■ DATA PROVIDED ■
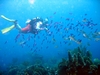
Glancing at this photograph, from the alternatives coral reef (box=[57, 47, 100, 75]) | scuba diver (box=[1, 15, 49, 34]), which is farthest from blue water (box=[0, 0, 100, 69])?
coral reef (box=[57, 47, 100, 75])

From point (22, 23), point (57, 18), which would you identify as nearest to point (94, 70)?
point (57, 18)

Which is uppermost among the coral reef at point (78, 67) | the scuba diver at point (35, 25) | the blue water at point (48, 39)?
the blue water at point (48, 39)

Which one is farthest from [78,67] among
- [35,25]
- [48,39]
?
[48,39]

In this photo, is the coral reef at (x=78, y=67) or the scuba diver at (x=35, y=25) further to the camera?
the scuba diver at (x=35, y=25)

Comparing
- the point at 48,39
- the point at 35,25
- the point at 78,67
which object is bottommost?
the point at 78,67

...

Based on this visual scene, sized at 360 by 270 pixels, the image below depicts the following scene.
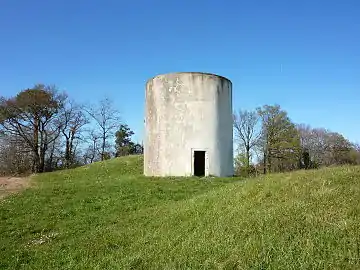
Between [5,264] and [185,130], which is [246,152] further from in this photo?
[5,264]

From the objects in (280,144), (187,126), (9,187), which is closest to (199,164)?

■ TASK DESCRIPTION ■
Copy out the lines again word for word, starting with the line that contains "Based on this" and going on through the line that contains "From the objects". Leave the pictures out of your answer.

■ EXERCISE ANSWER ■
Based on this visual scene, sized at 360 by 270 pixels, the image below depicts the following scene.
Between [5,264] and [185,130], which is [246,152] further from in this photo?
[5,264]

From the objects in (280,144), (187,126), (9,187), which is closest to (199,164)?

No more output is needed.